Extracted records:
+++++
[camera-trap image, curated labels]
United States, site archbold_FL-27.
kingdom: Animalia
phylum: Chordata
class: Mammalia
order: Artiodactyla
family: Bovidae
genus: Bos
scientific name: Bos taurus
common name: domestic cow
+++++
Task to complete> Repeat all the entries above without altering anything.

Result of this exercise>
[camera-trap image, curated labels]
United States, site archbold_FL-27.
kingdom: Animalia
phylum: Chordata
class: Mammalia
order: Artiodactyla
family: Bovidae
genus: Bos
scientific name: Bos taurus
common name: domestic cow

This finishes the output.